About this exercise: Give the entries between the lines holding "Nursery gallery wall" and "2000 Ford SN95 Mustang - Image 2 of 4", inclusive, as a Markdown table with the columns Row and Caption, one numbered row per line and no blank lines. Leave out the pictures.

Dataset records:
■ ■ ■

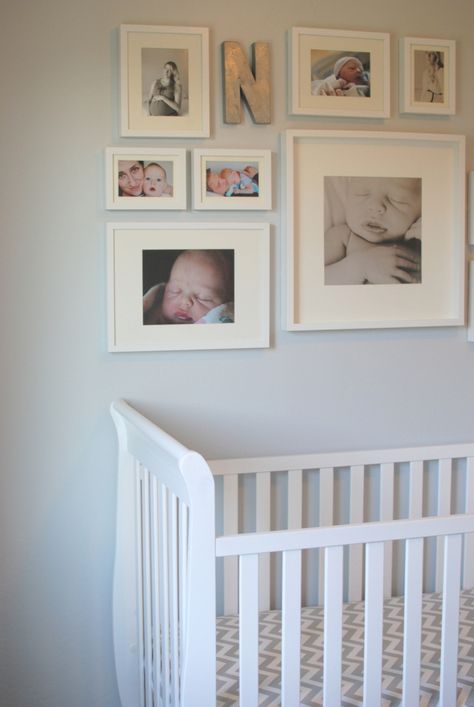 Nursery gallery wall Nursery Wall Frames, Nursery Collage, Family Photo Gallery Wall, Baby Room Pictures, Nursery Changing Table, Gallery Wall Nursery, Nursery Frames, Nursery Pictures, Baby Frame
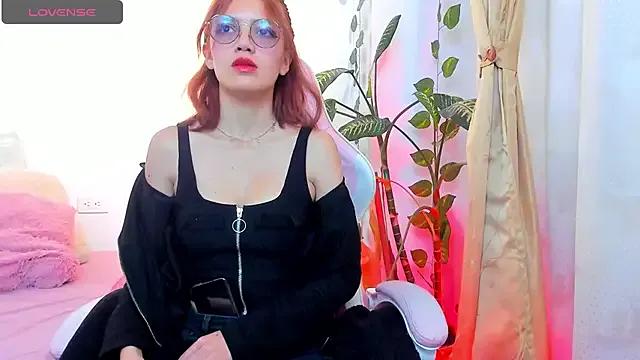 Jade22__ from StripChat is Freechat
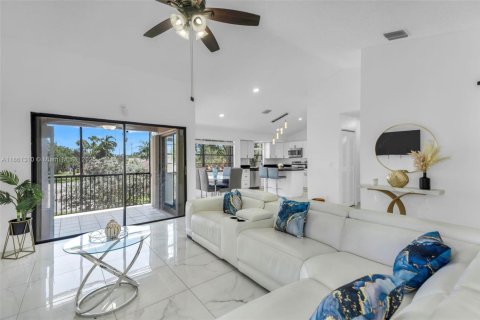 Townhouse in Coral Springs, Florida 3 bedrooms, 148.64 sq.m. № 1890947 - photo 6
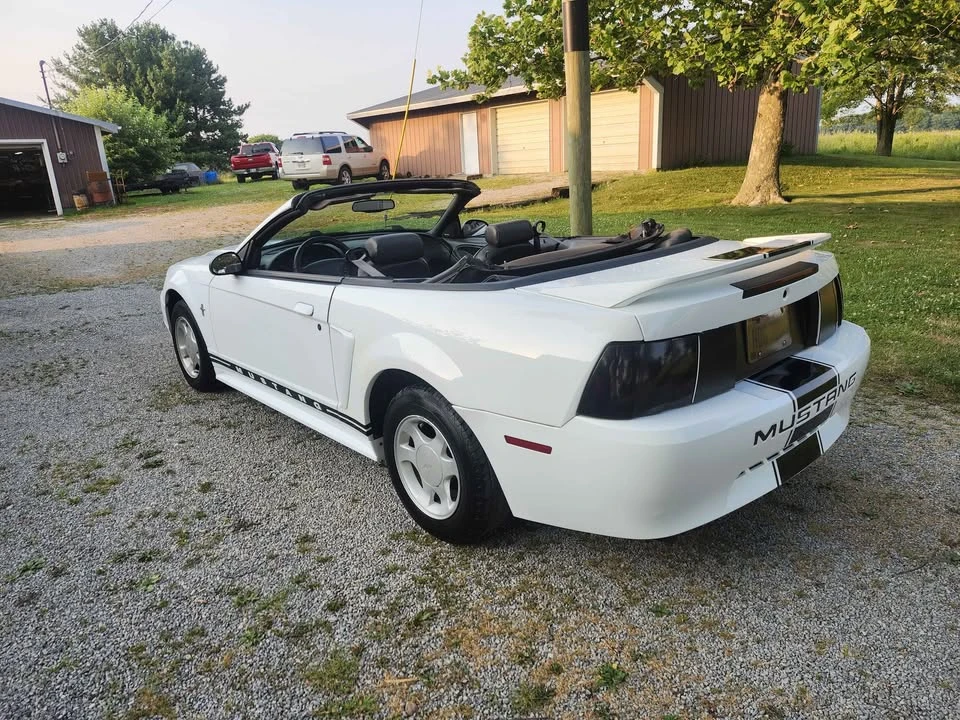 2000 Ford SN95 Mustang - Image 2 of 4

■ ■ ■

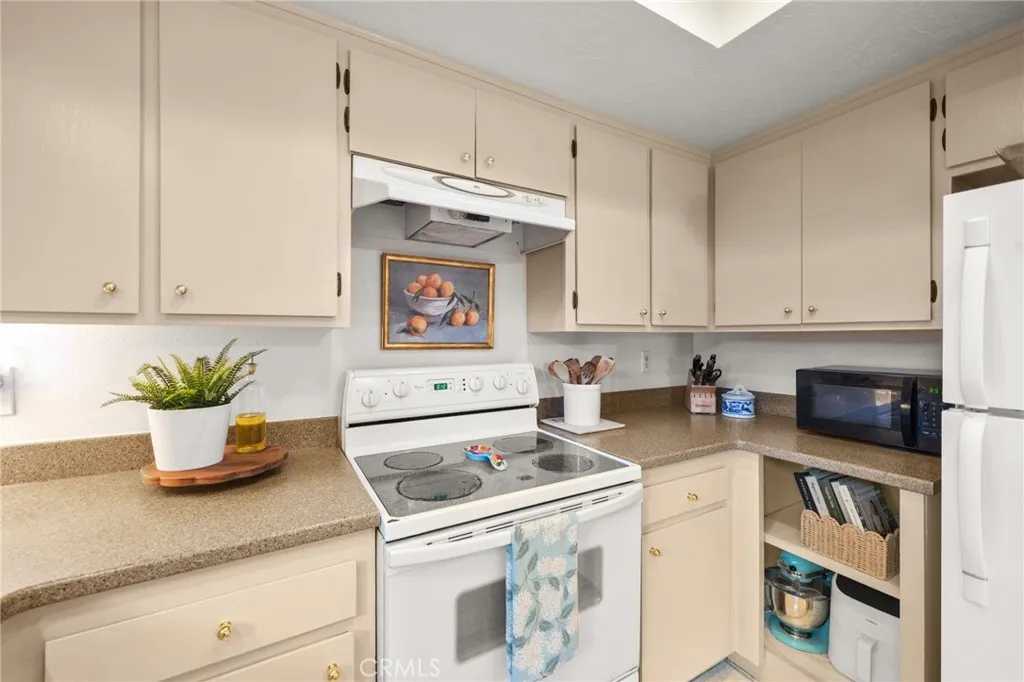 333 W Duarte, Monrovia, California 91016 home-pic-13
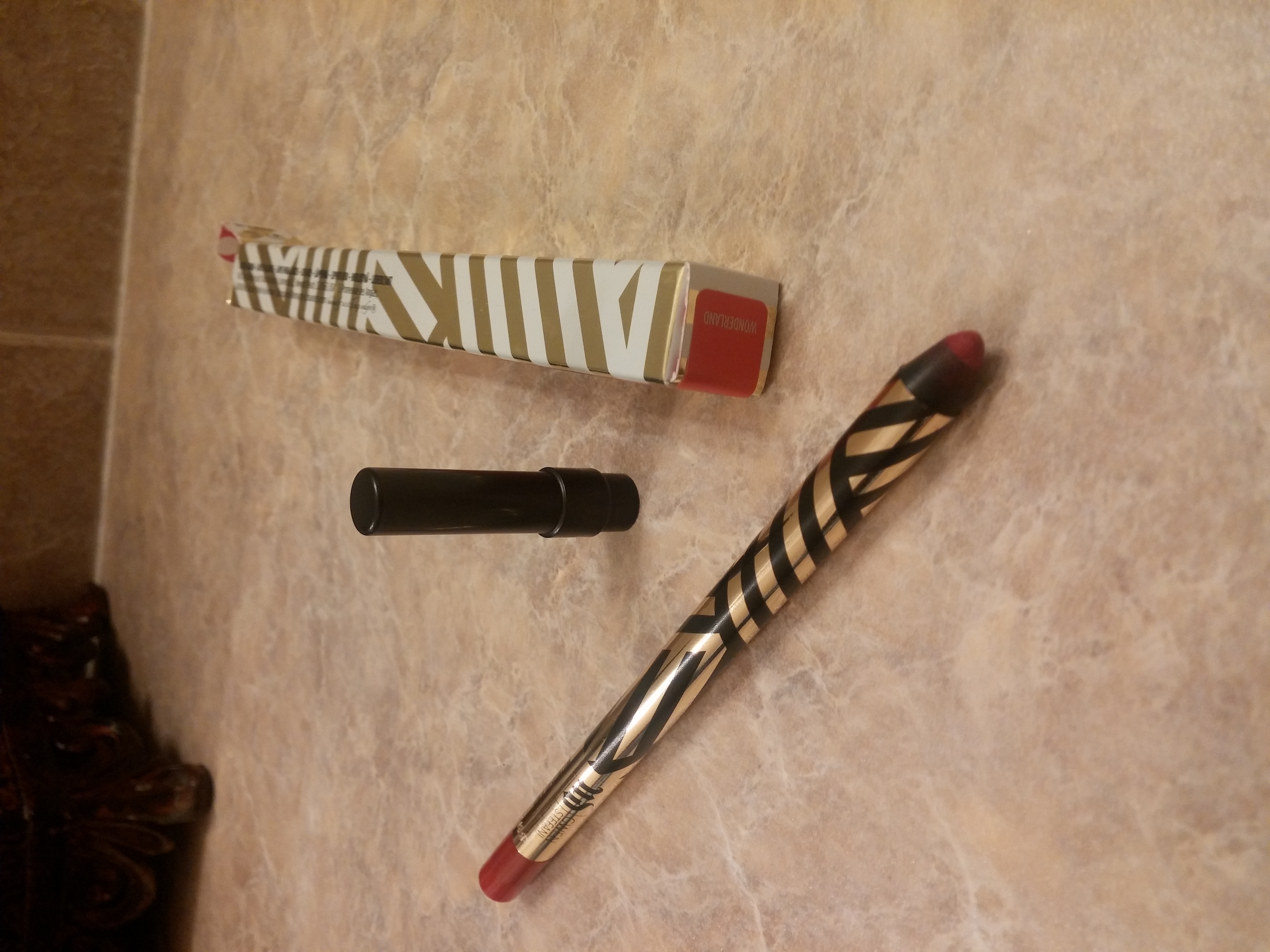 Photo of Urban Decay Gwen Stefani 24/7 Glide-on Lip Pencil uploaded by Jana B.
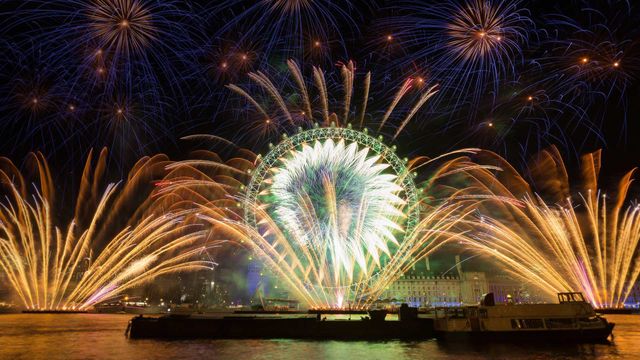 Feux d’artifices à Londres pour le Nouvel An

■ ■ ■

Your solution:
| Row | Caption |
|---|---|
| 1 |  Nursery gallery wall Nursery Wall Frames, Nursery Collage, Family Photo Gallery Wall, Baby Room Pictures, Nursery Changing Table, Gallery Wall Nursery, Nursery Frames, Nursery Pictures, Baby Frame |
| 2 |  Jade22__ from StripChat is Freechat |
| 3 |  Townhouse in Coral Springs, Florida 3 bedrooms, 148.64 sq.m. № 1890947 - photo 6 |
| 4 |  2000 Ford SN95 Mustang - Image 2 of 4 |